● PAGE EXTRACT
□ □ □ □
François Diderrich: In 1999. A friend told me about Rosa’s General Assembly in Bettendorf. There were around twenty people. I was 39, and I remember being genuinely surprised that such an organization even existed in Luxembourg.
What motivated you to get involved?
A mix of community and politics. Luxembourg can feel very small when you’re looking for people who share your values. And politically, the inequality was obvious: we couldn’t marry, and even financially same-sex couples were disadvantaged. That sense of injustice had been with me for a long time.
You took on responsibility very quickly.
Rosa needed people. The treasurer position was vacant, so I stepped in. It was practical, largely invisible work — bookkeeping, handling cash at events, membership fees — but it kept the organization running.
How did that lead to the presidency?
I became secretary in 2000 and 2001, dealing with correspondence, subsidy applications, and press texts. Then, in 2002, Patrick Weber left rather suddenly. We were in the middle of setting up CIGALE, and there were no candidates. We couldn’t afford a leadership vacuum. I accepted out of a sense of responsibility, not ambition.
What defined your presidency politically?
Two milestones above all. First, civil partnership, which came into force in 2004. Then marriage equality, with the draft law emerging in 2010 and its adoption following in 2014. Everything we did revolved around those goals — public discussions, roundtables, press work, sustained visibility.
□ □ □ □
● RAW DATA
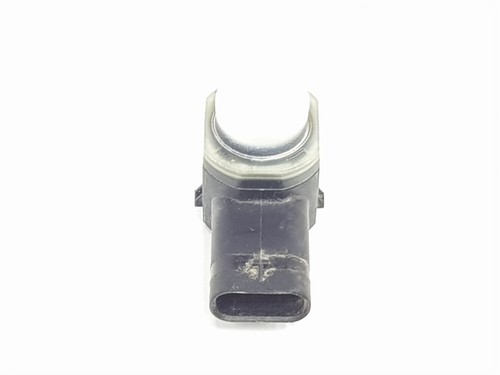 1s0919275 parking sensor for - parking,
□ □ □ □
● REQUIRED TASKS
- 1) Translate this sentence from the interview about Rosa into French: "I accepted out of a sense of responsibility, not ambition."
- 2) Reproduce the stretch of the interview about Rosa from "I became secretary" through "responsibility, not ambition.".

● SOLUTIONS IN ORDER
- 1) J'ai accepté par sens des responsabilités, non par ambition.

- 2)
I became secretary in 2000 and 2001, dealing with correspondence, subsidy applications, and press texts. Then, in 2002, Patrick Weber left rather suddenly. We were in the middle of setting up CIGALE, and there were no candidates. We couldn’t afford a leadership vacuum. I accepted out of a sense of responsibility, not ambition.